Bruno has a proposal, however, which he describes as ecumenical, and which, above all, aims to enhance the emotional and aesthetic experience of viewing the empty niche. His idea is to create an underground viewing space at the foot of the Great Buddha. He calls this a sanctuary, alluding to the numerous sanctuaries within the cliff. For the two Buddhas were part of a complex extending over a kilometre of cliff-face, honeycombed by passages connecting hundreds of decorated caves once inhabited by Buddhist monks, and now lived in by the poorest of the local villagers. Stairs leading up and then down into the sanctuary would enhance the feeling of entering a concealed sacred space, like a Bronze Age barrow. At the end of the chamber, there would be a small replica of the Great Buddha, with light streaming in on it from a circular opening above, through which the visitor’s gaze would be focused on the grandeur of the void, in the same way as James Turrell frames the sky and makes you see it with particular intensity.

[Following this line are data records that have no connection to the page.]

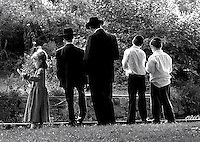 The Burger family of Passaic prays in Third Ward Park during Tashlich, an annual ceremony in which Jews cast away sin by tossing stones into water.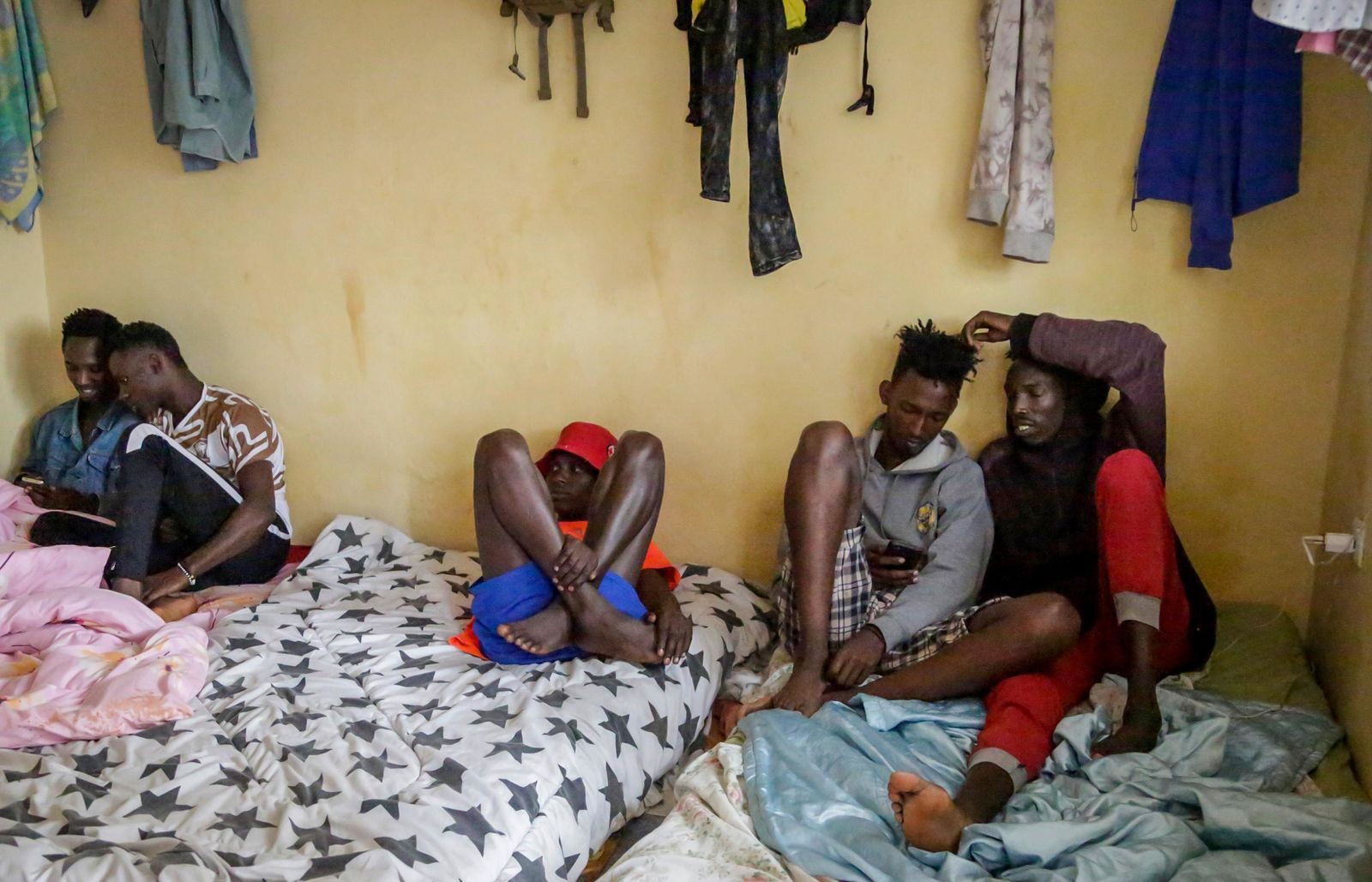 In this photo taken Tuesday, May 28, 2019, LGBT refugees from Burundi, Rwanda and Congo lie on a mattress in one of the rooms they share in the house where they take shelter in a low-income neighborhood of the capital Nairobi, Kenya. (AP Photo/Khalil Senosi)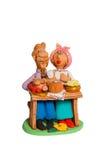 一个丈夫和妻子的小雕象在桌上用食物 免版税库存图片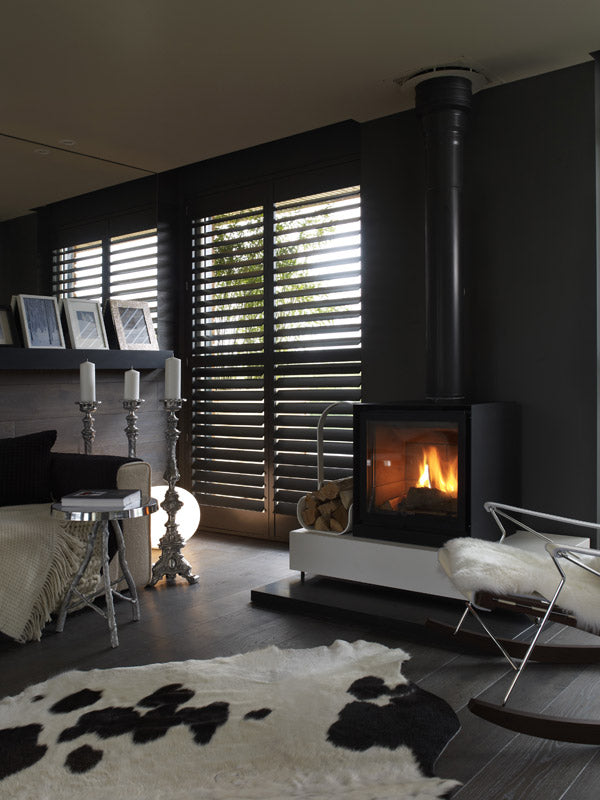 Luxury black interior with roaring log fire, cream sofa and black and white faux fur rug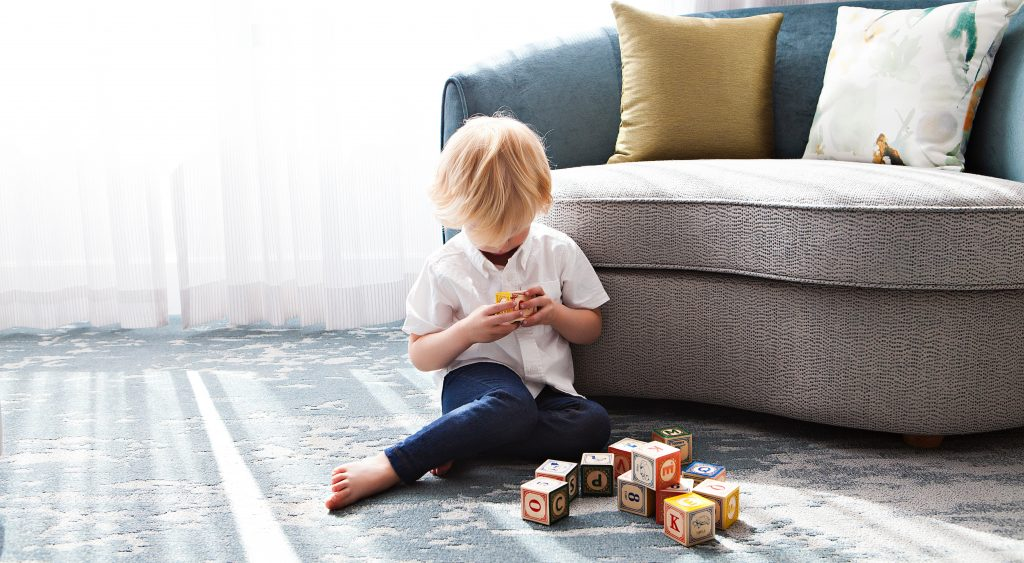 Little boy playing with blocks at home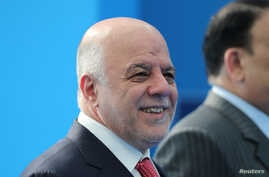 Iraqi Prime Minister Haider al-Abadi arrives for the second day of a NATO summit in Brussels, Belgium, July 12, 2018.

The other part of the visit would take you into the tunnels inside the cliff, up to a circular aperture above where the head of the Buddha used to be. Pilgrims travelling along the Silk Route used to come here and look out over the Bamiyan Valley, so Bruno has designed a small viewing platform, which would be completely dismountable. He emphasises that nothing in his design would be environmentally or visually intrusive, and could all be built with local skills in a matter of months rather than years. 

The local people are Hazaras, Shia Muslims who were persecuted by the Taliban, and while enjoying relative peace at present, they have seen their already low standard of living reduced further by the loss of the Buddhas, which used to bring them travellers. They had no hand in their destruction and would like to have something to offer tourists when travel becomes possible again. 

Bruno’s sanctuary would be the centrepiece of a much broader programme, announced at the last Unesco meeting on the subject, in December 2011 in Tokyo, which includes de-mining, archaeological excavations, conservation of the cave sanctuaries and their wall decorations, instructing the population on the importance of archaeological remains, and creating a Museum for Peace and a museum for the few fragments of carved stone that survived the dynamiting. Bruno sees all this as the very least the developed world can do to make up for the cultural damage it has done to the Afghans, from broadcasting rubbishy, consumerist TV channels into their homes to having failed to give them alternatives to bad modernist architecture. He estimates that his sanctuary project could be built for under €400,000 and would be a considerable boost to local morale as well as homage to the majesty of the figures that presided over the valley for one and a half millennia. 

As for the decision not to recreate the Buddhas, it can be seen as the wheel of history turning full circle. In the first century AD, it was this part of the world, ancient Gandhara, that with its Hellenistic sculptural tradition first gave Buddha his physical form. Until then, Buddha had been represented by his absence—an empty throne or a footprint—and now in Bamiyan he is present once again in an empty niche.